EXERCISE TASK 1 –
Work out how many lines in the rows below contain the string "billboard", with case counting, and reply with that number only.

SOURCE DOCUMENT –
..............................
TECUMSEH'S SPEECH OF AUGUST 11,1810


TO GOVERNOR WILLIAM HARRISON, INDIANA TERRITORY

Tecumseh and William Henry Harrison engage in one of their more acrimonious debates
concerning the legitimacy of Harrison's land purchases. While Tecumseh strongly believed
that the United States should not be given any more Native American territory, Harrison
just as fervently believed it was the destiny of the United States to expand from
ocean to ocean.

After the signing of the "Treaty of Fort Wayne," which sold three million acres of land for a single payment in goods of $7,000 and a small annual subsidy, to be divided among the tribes signing the treaty, Tecumseh met with Governor Harrison.

"Brother, I wish you to give me close attention, because I think you do not clearly understand. I want to speak to you about promises that the Americans have made.

You recall the time when the Jesus Indians of the Delawares lived near the Americans, and had confidence in their promises of friendship, and thought they were secure, yet the Americans murdered all the men, women, and children, even as they prayed to Jesus?

The same promises were given to the Shawnee one time. It was at Fort Finney, where some of my people were forced to make a treaty. Flags were given to my people, and they were told they were now the children of the Americans. We were told, if any white people mean to harm you, hold up these flags and you will then be safe from all danger. We did this in good faith. But what happened? Our beloved chief Moluntha stood with the American flag in front of him and that very peace treaty in his hand, but his head was chopped by an American officer, and that American Officer was never punished.
..............................
SUPPLIED RECORDS –
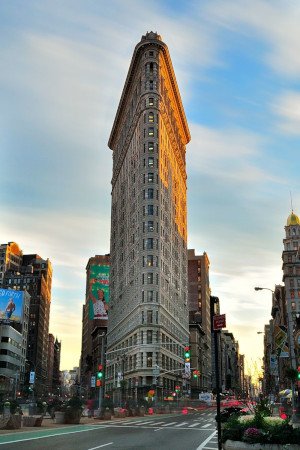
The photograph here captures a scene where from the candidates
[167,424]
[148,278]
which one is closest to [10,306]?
[148,278]

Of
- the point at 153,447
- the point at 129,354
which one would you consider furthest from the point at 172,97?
the point at 153,447

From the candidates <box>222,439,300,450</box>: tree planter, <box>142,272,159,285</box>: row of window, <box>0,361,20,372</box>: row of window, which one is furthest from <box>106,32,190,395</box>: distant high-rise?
<box>222,439,300,450</box>: tree planter

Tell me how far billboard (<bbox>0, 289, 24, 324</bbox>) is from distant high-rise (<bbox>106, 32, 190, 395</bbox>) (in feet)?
85.1

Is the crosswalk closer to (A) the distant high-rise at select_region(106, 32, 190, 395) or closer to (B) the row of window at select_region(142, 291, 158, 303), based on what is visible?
(A) the distant high-rise at select_region(106, 32, 190, 395)

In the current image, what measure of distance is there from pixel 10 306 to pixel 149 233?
42177mm

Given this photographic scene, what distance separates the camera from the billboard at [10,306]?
391 ft

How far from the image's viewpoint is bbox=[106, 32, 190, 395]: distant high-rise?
101 meters

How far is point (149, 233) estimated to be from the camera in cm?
10550

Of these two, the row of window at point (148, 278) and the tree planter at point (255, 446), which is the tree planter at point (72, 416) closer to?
the tree planter at point (255, 446)

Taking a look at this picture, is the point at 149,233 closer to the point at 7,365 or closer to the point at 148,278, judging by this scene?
the point at 148,278

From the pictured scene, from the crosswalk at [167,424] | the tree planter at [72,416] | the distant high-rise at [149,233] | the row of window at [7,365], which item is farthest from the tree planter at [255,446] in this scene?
the row of window at [7,365]

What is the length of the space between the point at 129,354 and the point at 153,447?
88.6 metres

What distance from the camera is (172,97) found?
139750 millimetres

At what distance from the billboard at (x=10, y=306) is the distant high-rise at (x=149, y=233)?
25.9 m
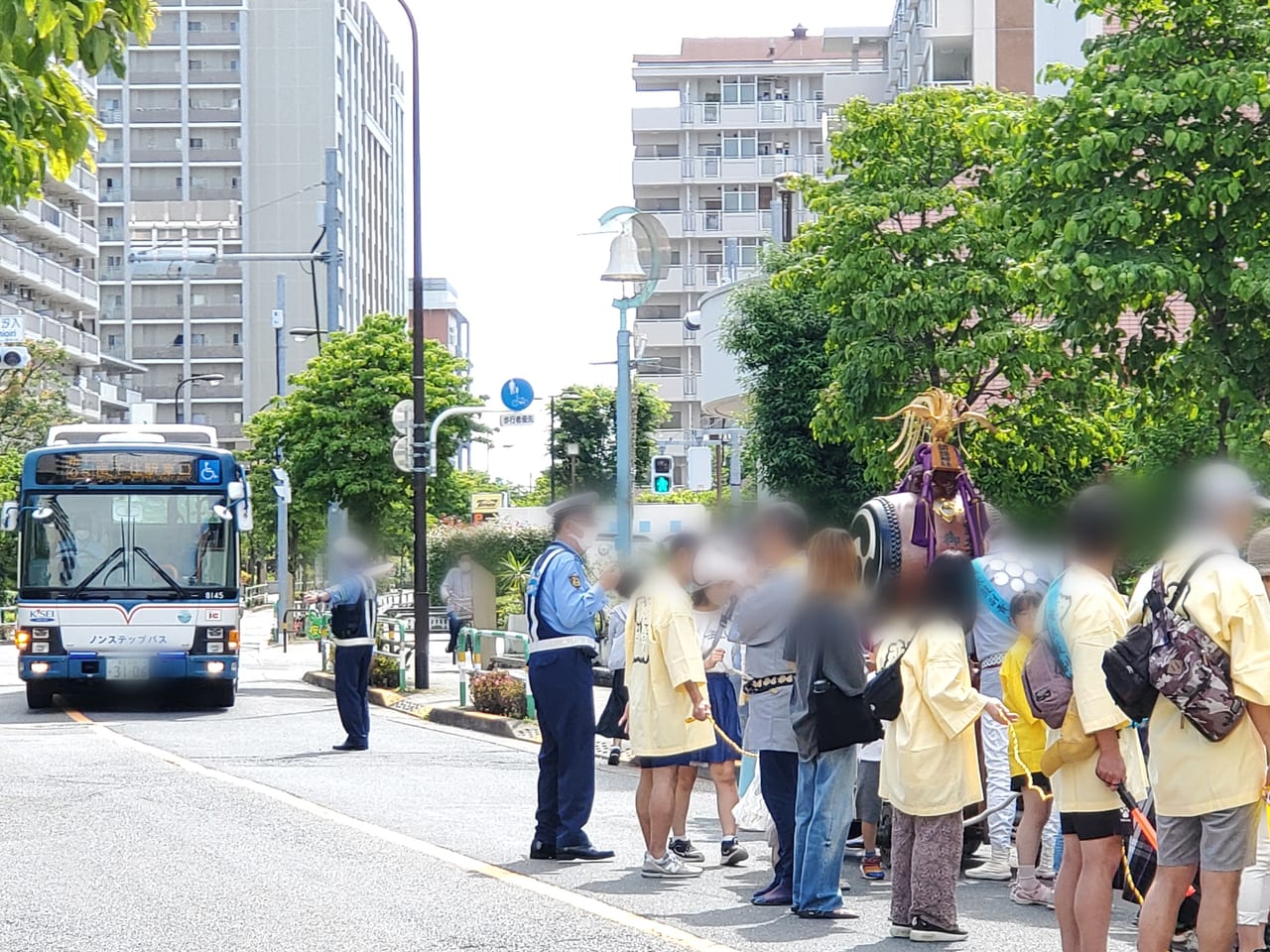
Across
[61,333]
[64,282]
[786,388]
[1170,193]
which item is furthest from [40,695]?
..............................
EXERCISE TASK 2 –
Apart from Jesus, list every person the Tecumseh speech text names.

REPLY 1 –
3

REPLY 2 –
Tecumseh
William Henry Harrison
Moluntha